The sales of a business rises or fall with the quality of its Sales force leadership. Depending on the size and structure of the organization, we could have the customer Development Director, Head of Sales, National Sales Manager or even Brand or Marketing Manager holding overall responsibility for this key function. A good salesman makes good sales most times so also a good sales leadership keeps an organization’s figured up most times. It is Sales that pays the salaries and other expenses that keep the business afloat. Perhaps this explains Authur H. Motley observation that “nothing happens until somebody sells something.
So in hiring a salesperson, care must be taken to hire a moving train rather than a sitting spaceship. Hiring the wrong sales executive can upwardly turbo-charge your selling cost, create new challenges in the mode of high-octane supervision and ultimately disrupt the altitude of your sales team with its negative-cum-excuse bent attitude. And heaven help you if he turns out to have integrity issues.
The high increase in marketing and sales jobs plus the constant money-exchange means a lot of donkeys are being attracted instead of smart productive monkeys. Also, producing a good product is not a guarantee that the cash will flow in, a great deal of planning and resources will have to go into sales and promotion. After all, “any company is nothing but a marketing organization,” said the President of Buroughs Corporation.
So what king of sales man should you avoid in your quest to get the cash in?…
- Avoid THE MAN WHO DOES NOT KNOW THE SELF in him:– A man who cannot ‘sell’ himself shows he does not know his most familiar product. This is usually evident from a candidate’s Curriculum Vitae. Should they scale through the Resume gateman, they are usually unable to highlight their achievements, tell you about their key skills, or simply create any excitement around themselves. A man who cannot sell the product he has known since birth – himself – cannot sell your product.
- The man who cannot intelligently interpret your interview questions: Selling is the skill of identifying and matching the needs of the customer (interviewer) to the benefits of the product or services of the seller (interviewee) in a way that create beneficial business relationship through profitable transaction between buyer (Recruiter) and seller (applicant). It is the same skills that go into listening, interpreting and adapting once product to the needs of the prospect those go into answering interview question. The interviewer questions you based on the qualities they believe are needed to fill the Sales position. So it you have to keep re-phrasing your questions or getting an irrelevant answer, then you know the man sitting before you is a potential excuse-digger.

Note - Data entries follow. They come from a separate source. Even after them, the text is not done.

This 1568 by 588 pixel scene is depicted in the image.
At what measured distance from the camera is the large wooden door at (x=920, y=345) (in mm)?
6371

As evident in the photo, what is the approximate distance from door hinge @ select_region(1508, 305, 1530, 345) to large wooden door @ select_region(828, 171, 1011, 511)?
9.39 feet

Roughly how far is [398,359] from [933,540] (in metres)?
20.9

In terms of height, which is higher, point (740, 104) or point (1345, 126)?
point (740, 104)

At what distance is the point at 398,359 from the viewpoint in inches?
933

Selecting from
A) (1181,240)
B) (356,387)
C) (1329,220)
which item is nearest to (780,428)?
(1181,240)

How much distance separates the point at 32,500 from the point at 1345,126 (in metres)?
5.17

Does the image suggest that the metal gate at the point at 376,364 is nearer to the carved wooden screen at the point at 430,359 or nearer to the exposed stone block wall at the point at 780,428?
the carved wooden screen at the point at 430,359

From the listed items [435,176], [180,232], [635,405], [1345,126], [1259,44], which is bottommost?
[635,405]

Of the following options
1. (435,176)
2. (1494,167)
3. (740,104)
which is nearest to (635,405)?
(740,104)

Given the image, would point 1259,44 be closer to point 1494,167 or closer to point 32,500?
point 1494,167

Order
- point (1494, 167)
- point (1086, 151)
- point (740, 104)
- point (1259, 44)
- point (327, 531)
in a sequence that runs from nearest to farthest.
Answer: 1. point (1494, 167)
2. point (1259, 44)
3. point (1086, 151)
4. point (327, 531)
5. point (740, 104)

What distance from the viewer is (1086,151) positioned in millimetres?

- The man who cannot confidently reference you to his boss and or other superiors: No matter how good a salesman claims to be, if you cannot get two to three superiors or colleague to verify that he is a stand-up man, you probably have another average in your hand. Star salesman, no matter how relationally rough, are easily tolerated by colleagues and bosses they may not be in the good book of all but they will surely be in the good book of most – and most times someone will want them to stay despite their extra laugages.
- Avoid the Red-Sea kind of a salesman: He may be a sales bulldozer but if he lacks integrity then he is a grave risk. Think about the man who will make you some million bucks in terms of sales while the real profit from the deals ends in his pocket. They want to grow in their career but don’t want your business to grow. They milk you by stealing from you as they always leave traces of unfaithfulness to that mammon in their career. Always verify that they have cleared all previous financial obligations in their last company. Ask casual questions or write them his organizations. The time invested in this finding pays great dividend.
- Avoid the blabbing Salesman: – if he cannot, without thinking, dish out his last sales figures, demonstrate how he plans his sales activities, show up for the interview on time, contribute meaningfully in constructive thinking and show how he has led or have been part of a team, then he cannot grow you beyond the present. Unless, there are no room for promotions don’t hire him. If you must, be certain he is not expecting you to promote him beyond the current positing. Such a salesman will usually be satisfied with insignificant increase in salary which betrays lack of motivation.
- Be careful of the Millennial Salesman who has never spent full two years in a single organization. He is driven by the next new job and always applying for employment as if it is a hubby. Most times, his Resume betrays the information or you may have to ask for experience in other sectors or product categories to see if he can be caught unaware. Do background check and watch if he is digging for answers. You surely do not want to go through the selection and recruitment rigor for the same position quite soon. Answers to why he left each company really give huge insight. This is not just a regular interview question, it is meant to tell you about their drive and staying power.